* Records shown *

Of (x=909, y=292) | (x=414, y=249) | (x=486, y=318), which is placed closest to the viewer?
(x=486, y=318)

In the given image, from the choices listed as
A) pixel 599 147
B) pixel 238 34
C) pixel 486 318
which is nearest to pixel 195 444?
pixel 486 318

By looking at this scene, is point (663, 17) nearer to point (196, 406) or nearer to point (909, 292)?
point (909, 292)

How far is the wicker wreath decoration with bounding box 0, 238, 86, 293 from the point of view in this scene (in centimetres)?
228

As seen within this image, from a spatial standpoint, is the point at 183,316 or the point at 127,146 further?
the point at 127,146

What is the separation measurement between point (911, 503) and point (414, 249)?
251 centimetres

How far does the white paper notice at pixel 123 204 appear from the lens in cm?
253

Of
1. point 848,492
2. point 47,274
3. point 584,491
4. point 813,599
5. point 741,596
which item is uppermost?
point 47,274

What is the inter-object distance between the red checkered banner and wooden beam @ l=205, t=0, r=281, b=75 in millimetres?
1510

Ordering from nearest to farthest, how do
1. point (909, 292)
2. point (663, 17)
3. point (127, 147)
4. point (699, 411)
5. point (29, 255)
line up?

* Your objective *
Turn the records into a Markdown table with the columns Row and Text. Begin at the line that contains "How far does", stop after the last line of the records, number each line, and leave out blank lines.

* Complete output *
| Row | Text |
|---|---|
| 1 | How far does the white paper notice at pixel 123 204 appear from the lens in cm? |
| 2 | 253 |
| 3 | Of |
| 4 | 1. point 848,492 |
| 5 | 2. point 47,274 |
| 6 | 3. point 584,491 |
| 7 | 4. point 813,599 |
| 8 | 5. point 741,596 |
| 9 | which item is uppermost? |
| 10 | point 47,274 |
| 11 | What is the inter-object distance between the red checkered banner and wooden beam @ l=205, t=0, r=281, b=75 in millimetres? |
| 12 | 1510 |
| 13 | Ordering from nearest to farthest, how do |
| 14 | 1. point (909, 292) |
| 15 | 2. point (663, 17) |
| 16 | 3. point (127, 147) |
| 17 | 4. point (699, 411) |
| 18 | 5. point (29, 255) |
| 19 | line up? |